Chattering lory description

GenusLorius (1)

The chattering lory (Lorius garrulus) mostly has a brilliant red plumage, with dull green thighs and wings, and a dark green tip to the tail (2) (5). Sometimes there are traces of yellow spotting on the mantle (2) (5), with the amount varying between the three subspecies (4). The bend of the wing and underwing-coverts are also yellow and the bill is orange, darker at the base (2).

Also known as
Yellow-backed lory.
Lori Gárrulo.
Size: 30 cm (2)

Chattering lory biology

The chattering lory typically nests in holes 20 to 25 metres up in very tall trees (2) (5). The breeding season is thought to last from around June to November, possibly longer. In captivity, two eggs are laid per clutch and the nestling period lasts around 76 days (2).

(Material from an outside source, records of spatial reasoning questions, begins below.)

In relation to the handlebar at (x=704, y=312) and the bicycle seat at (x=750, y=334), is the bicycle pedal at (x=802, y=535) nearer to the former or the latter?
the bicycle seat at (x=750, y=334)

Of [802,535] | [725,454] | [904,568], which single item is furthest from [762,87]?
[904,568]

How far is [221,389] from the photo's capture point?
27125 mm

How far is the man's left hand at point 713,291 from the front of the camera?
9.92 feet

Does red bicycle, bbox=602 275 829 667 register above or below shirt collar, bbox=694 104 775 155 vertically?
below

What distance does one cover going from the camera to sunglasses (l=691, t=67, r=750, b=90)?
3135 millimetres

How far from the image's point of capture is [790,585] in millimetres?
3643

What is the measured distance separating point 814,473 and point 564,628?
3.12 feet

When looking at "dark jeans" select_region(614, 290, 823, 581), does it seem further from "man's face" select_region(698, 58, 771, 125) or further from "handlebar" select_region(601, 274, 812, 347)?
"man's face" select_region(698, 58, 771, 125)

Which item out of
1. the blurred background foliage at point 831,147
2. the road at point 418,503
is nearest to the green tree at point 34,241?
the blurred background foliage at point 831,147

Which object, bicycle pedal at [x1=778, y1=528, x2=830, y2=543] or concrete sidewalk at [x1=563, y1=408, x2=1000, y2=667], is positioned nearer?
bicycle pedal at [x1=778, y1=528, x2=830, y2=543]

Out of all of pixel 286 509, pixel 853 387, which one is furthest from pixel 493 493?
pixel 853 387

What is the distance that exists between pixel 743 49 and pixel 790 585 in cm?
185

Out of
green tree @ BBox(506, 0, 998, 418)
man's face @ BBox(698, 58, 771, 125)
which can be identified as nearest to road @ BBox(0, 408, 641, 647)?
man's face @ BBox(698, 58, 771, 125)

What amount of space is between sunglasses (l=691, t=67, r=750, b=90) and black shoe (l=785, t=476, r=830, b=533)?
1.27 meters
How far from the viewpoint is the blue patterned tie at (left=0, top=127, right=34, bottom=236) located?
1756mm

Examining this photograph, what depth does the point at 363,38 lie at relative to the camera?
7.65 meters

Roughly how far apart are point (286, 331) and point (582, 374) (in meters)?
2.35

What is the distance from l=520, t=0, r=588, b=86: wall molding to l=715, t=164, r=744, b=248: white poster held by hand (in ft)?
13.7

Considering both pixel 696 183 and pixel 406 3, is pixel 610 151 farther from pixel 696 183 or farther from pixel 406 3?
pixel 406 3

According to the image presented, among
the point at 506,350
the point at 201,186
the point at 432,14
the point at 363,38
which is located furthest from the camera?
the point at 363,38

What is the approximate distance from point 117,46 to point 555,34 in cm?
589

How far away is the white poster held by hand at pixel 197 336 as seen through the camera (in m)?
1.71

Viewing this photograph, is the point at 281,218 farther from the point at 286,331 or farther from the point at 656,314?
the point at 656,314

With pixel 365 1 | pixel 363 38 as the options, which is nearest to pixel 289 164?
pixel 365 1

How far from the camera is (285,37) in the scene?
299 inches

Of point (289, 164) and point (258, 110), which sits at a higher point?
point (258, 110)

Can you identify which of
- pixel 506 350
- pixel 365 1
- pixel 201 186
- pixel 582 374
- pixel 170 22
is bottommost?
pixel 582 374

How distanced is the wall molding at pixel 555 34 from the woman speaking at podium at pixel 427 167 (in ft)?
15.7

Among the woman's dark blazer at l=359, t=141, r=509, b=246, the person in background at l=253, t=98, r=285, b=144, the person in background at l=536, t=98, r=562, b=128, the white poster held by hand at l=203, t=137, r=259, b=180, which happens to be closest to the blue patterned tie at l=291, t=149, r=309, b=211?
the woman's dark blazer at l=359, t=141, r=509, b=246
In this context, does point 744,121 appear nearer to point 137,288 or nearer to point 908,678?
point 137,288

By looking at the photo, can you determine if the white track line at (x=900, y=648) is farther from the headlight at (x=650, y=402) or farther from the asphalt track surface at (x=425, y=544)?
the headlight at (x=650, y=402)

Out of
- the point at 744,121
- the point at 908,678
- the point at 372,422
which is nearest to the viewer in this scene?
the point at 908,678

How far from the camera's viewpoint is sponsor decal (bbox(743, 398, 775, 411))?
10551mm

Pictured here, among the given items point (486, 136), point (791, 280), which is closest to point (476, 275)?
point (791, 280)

The primary food items of the chattering lory are thought to be nectar and/or pollen, with local reports of feeding on coconut flowers along the coast, although fruits and maize are also included in the diet (6).


Chattering lory range

Endemic to North Maluku, Indonesia, where it is known from Morotai, Rau, Halmahera, Widi, Ternate, Bacan, Obi (5) and possibly Kasiruta and Obilatau. The chattering lory has also been released on Sangihe, north of Sulawesi (6).


Chattering lory habitat

This is chiefly a canopy species most commonly found in primary lowland and montane forest up to 1,050 metres above sea level, although the chattering lory is tolerant of logged forest and has been recorded from mature secondary woodland next to cultivated lands, occasionally visiting coconut plantations and gardens (2) (5).


Chattering lory status

The chattering lory is classified as Vulnerable (VU) on the IUCN Red List (1) and listed on Appendix II of CITES (3). Three subspecies are recognised: the chattering lory (L. g. garrulus), yellow-backed lory (L. g. flavopalliatus) and Morotai lory (L. g. morotaianus) (2) (4).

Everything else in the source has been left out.